"I'll call for backup," Astrid says, reaching for her phone.
"No," Cormac interrupts, already guiding the terrified man toward the back door of the car with gentle but insistent hands. "We need to go now. You need to walk south and pretend you were never here."
My mind stutters, struggling to process Cormac's words. Walk? Leave Astrid here?
Confusion crashes into disbelief. Heat floods my veins. Every instinct screams against separation. Against abandonment. Leaving her unprotected is unacceptable.
My fingers curl into fists, claws threatening beneath my skin.
Astrid's expression hardens like molten metal plunged into cold water. "Walk?"
"No." The word tears from my throat, a command rather than a request, my wolf surging forward with teeth bared. Protective instincts flare hot and desperate in my blood. "Why would she walk?"
"I'm sorry, Agent Mathieson," Cormac says, and there's genuine regret in his voice, a sorrow that might be touching if it weren't so infuriating. "But we need to know what we're dealing with before you do. And I won’t expose my team to you."
"What are you doing?" I growl, resisting his push toward the car, muscles tensing. Cormac's expression remains resolute, a stone wall against my rising fury.
"We need to get him to safety and alert the network," he says quietly, words meant for my ears alone. "I'll explain everything once we're moving."
Astrid steps forward, outrage flashing in her eyes like lightning before a storm. "You are not taking my car.
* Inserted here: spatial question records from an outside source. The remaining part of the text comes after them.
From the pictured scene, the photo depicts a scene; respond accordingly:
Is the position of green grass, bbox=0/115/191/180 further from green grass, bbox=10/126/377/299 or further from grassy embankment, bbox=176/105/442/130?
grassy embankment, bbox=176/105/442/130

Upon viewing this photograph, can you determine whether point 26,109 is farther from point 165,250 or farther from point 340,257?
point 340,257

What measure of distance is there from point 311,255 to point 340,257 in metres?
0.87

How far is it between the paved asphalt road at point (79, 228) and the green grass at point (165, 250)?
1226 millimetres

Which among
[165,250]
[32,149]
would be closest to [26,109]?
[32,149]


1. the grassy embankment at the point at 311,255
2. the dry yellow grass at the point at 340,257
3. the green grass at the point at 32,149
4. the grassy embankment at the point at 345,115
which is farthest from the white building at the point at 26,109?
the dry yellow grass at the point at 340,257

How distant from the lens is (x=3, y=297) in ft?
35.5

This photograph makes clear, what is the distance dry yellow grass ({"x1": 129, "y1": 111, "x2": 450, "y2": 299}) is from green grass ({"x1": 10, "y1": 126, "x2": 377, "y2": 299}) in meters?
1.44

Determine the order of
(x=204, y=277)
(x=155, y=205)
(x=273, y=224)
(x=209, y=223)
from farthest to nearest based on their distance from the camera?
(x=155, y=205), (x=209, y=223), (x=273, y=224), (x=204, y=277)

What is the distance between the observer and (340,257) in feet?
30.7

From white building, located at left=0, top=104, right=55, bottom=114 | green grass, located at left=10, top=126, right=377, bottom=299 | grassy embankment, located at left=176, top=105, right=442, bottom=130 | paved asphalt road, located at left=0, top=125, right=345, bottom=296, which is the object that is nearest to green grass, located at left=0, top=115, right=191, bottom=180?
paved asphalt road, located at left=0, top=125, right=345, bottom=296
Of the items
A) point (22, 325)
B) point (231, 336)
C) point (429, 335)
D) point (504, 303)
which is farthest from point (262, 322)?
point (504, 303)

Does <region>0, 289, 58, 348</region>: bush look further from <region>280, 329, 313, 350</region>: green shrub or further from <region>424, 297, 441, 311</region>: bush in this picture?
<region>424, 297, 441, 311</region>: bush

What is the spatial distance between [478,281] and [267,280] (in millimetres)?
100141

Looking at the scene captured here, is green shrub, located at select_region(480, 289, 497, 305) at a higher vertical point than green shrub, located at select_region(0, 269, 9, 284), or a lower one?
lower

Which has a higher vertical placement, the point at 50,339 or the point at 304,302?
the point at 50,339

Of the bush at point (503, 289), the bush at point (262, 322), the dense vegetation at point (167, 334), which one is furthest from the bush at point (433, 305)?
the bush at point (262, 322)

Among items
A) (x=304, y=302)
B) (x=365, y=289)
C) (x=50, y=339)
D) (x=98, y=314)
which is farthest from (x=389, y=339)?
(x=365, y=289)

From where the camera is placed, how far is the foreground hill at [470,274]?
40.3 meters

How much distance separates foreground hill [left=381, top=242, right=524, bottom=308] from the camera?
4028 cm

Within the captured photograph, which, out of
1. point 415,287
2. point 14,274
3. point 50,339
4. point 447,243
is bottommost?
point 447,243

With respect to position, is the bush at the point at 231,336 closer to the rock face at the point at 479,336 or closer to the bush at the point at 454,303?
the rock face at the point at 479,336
You can't just leave me here."
"I'm sorry," Cormac repeats. "We'll return it to your apartment. I give you my word."
"Your word?" Fury radiates from her in waves I can almost see, a tsunami of righteous anger. "This is my investigation!"
"Stop this," I say to Cormac, my own anger rising like a tide, claws threatening to emerge beneath my skin. "We're not leaving her here."
A flash of movement from the warehouse catches my attention, shadows against shadows moving with too much purpose to be natural. "Something's coming," I warn, instinctively positioning myself between Astrid and the warehouse.
"Which is exactly why we need to move. Now." Cormac shoves me into the passenger seat with unexpected force. "Astrid, you need to run."
He slams the door. I reach for the handle?—
Gone.
The metal has vanished beneath my fingers. I snarl, slamming my fist against the window. The glass holds.
"The hellhounds won't hurt her," Cormac says.
The seatbelt whips around my chest, snapping tight against my body. The strap constricts like a living thing, binding me to the seat despite my strength.
"Release me," I growl, my voice dropping to something inhuman.
My bones crack beneath my skin. Claws emerge, tearing through my fingertips. My canines lengthen, pressing against my bottom lip. The wolf wants out.
"If she dies, I will tear your throat out with my teeth," I promise him, each word razor-edged and absolute.
The partial shift pulses beneath my skin, wolf and man battling for control as Cormac points over Astrid's shoulder.
"That way, right now. Get to the trees."
Cormac slides into the driver's seat, the engine roaring to life beneath his hands like a beast awakening. My struggle intensifies, the wolf and man united in desperate need to protect what's ours.
"Stop!" Astrid shouts, moving toward the driver's side, one hand outstretched as if she could physically halt our departure. "You can't?—"
Cormac throws the car into reverse, tires squealing against asphalt as we pull away, the sound like a wounded animal in the night.
Through the window, I see Astrid's expression shift from outrage to disbelief, betrayal written in every line of her face.